The film explores a profound question: what happens when our simulated personas become indistinguishable from humans? This future may be closer than we realize. We live in times where discussions about AI often swing between unrealistic optimism and exaggerated doom, with media headlines amplifying both extremes. How realistic is the evolution portrayed in the film? Where exactly are we on this technological trajectory?

Cutting through the hype, we face a fundamental question: are today’s advanced language models simply predictive text engines—probability machines stringing words together? The answer is simultaneously “yes” and “that yes is more complex than it appears.” Despite probability’s omnipresence in our lives, its nature remains challenging to grasp. Consider a detective novel, how much knowledge is required to predict the killer’s identity in the final sentence? How can a text completion algorithm “predict” this without possessing some implicit understanding? Currently, we cannot extract and examine this implicit model from AI systems, leaving its nature open to speculation.

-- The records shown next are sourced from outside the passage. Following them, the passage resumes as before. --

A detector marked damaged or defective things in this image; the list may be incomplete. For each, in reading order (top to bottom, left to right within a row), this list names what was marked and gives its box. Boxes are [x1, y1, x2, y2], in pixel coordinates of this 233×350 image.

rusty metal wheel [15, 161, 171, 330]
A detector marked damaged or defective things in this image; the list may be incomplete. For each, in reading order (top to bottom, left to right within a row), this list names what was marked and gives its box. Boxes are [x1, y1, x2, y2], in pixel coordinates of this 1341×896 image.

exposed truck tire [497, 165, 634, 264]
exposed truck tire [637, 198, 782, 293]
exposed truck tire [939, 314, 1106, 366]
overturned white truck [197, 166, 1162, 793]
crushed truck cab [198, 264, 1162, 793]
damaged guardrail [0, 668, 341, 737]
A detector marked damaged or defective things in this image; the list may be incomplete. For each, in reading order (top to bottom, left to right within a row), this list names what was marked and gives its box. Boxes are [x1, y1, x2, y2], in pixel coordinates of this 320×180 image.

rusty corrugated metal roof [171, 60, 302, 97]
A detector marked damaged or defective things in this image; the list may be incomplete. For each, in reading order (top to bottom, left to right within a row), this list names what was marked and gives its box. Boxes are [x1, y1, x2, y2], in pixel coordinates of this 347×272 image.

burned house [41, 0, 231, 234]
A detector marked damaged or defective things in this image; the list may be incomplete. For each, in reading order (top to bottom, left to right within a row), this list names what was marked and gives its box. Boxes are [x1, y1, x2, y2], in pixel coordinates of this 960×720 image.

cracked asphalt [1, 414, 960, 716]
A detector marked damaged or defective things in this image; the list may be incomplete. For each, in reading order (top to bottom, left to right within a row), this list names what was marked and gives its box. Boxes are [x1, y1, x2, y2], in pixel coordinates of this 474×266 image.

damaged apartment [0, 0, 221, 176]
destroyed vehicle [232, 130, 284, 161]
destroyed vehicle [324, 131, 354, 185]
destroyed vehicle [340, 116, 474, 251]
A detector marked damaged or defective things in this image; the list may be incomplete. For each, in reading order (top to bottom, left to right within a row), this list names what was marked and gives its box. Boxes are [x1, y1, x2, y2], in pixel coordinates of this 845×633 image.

The AI landscape today resembles other technological revolutions: the wild west, the early days of electricity, or the dawn of the internet. Innovation is happening at breakneck speed, with contributions coming from established institutions and unexpected places alike. The democratization of these powerful tools has created an environment where experimentation flourishes, sometimes outpacing our ability to understand the implications.

“The Artifice Girl” explores the implications of advancing AI, both its potential for good and what it means when a simulation crosses the threshold into having agency and feelings. The connection between free will and emotions, characteristics we associate with sentience, becomes central. One character particularly wants to know if Cherry, the AI in the film, has genuine feelings. But stepping back: are feelings a true test of human authenticity? Do we even understand what emotions are and how they relate to free will? Could they simply be byproducts of our experiences, no more “authentic” than the randomness of billiard balls colliding? How much more must we understand about ourselves before we can define sentience? And how do sentience and prediction interrelate?

We live in confusing but fascinating times, crucial for understanding ourselves, our creations, and our shared potential. “The Artifice Girl” presents these emergent themes compellingly.